## Task goal
Copy out everything from the row containing "Referencing the photo" down to the row containing "41.3 inches", with both of those rows included, changing nothing.

** Start Given information **

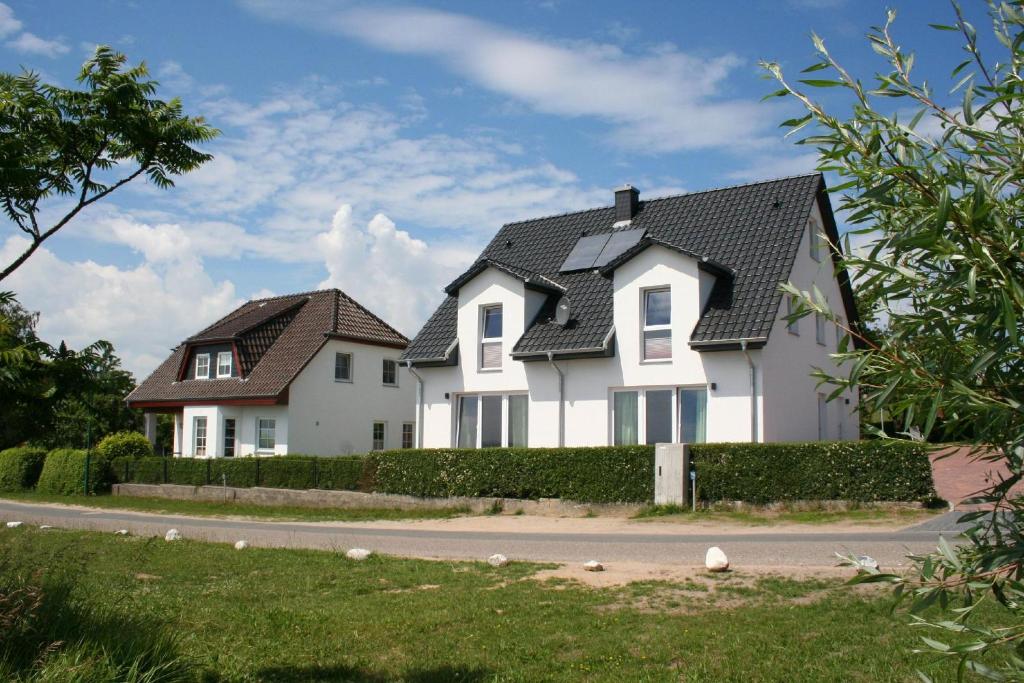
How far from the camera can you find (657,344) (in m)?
22.6

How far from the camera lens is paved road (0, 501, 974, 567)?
41.2 feet

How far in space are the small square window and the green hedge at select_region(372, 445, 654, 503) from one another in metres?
12.4

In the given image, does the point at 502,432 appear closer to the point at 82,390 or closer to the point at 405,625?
the point at 405,625

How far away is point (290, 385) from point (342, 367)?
3291 mm

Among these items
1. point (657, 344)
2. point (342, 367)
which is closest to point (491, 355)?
point (657, 344)

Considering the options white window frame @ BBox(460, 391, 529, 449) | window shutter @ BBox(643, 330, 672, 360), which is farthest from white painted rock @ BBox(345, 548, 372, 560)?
window shutter @ BBox(643, 330, 672, 360)

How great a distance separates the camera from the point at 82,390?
632 centimetres

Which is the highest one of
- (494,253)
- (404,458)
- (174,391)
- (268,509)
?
(494,253)

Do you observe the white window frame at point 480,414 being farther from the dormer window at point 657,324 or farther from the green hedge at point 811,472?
the green hedge at point 811,472

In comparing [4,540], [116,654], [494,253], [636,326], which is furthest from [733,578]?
[494,253]

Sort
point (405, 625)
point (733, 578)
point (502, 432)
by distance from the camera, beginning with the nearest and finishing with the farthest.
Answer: point (405, 625), point (733, 578), point (502, 432)

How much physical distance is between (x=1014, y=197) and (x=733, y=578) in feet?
28.0

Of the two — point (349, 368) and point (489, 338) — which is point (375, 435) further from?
point (489, 338)

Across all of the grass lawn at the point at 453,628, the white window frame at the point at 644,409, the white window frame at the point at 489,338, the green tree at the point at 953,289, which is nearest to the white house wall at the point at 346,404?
the white window frame at the point at 489,338
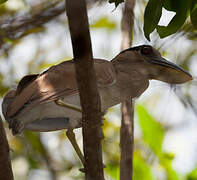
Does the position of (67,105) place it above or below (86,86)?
below

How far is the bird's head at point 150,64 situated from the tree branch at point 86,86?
941 millimetres

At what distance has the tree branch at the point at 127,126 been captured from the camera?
246 centimetres

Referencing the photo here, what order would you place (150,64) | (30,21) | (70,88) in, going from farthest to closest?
(150,64) → (70,88) → (30,21)

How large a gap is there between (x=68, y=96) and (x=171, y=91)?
652mm

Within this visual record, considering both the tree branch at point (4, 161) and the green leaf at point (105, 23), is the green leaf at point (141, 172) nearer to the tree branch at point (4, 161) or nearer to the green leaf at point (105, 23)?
the tree branch at point (4, 161)

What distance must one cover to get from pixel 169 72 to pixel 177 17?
41.3 inches

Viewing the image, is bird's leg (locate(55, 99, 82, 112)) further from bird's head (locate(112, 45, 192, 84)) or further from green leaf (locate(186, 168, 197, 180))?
green leaf (locate(186, 168, 197, 180))

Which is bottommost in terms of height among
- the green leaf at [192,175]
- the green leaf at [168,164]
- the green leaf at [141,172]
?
the green leaf at [168,164]

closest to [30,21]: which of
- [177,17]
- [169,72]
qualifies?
[177,17]

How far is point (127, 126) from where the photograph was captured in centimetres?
262

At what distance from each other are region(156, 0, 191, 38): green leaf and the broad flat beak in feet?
2.64

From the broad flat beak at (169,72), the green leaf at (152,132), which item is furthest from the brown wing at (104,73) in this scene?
the green leaf at (152,132)

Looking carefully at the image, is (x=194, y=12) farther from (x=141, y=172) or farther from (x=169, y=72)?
(x=141, y=172)

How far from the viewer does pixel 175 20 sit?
5.86 feet
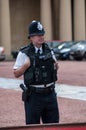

** End Given information **

## Task response
Referencing the photo here, what order would you place (150,64) | (30,21) | (70,88) in, going from farthest to closest?
(150,64) → (70,88) → (30,21)

How large a gap is there between (x=68, y=96) and (x=171, y=91)?
652mm

Within this visual record, considering both the tree branch at point (4, 161) and the green leaf at point (105, 23), is the green leaf at point (141, 172) nearer to the tree branch at point (4, 161) or nearer to the green leaf at point (105, 23)?
the tree branch at point (4, 161)

What distance must one cover to get from pixel 169 72 to pixel 177 17?
41.3 inches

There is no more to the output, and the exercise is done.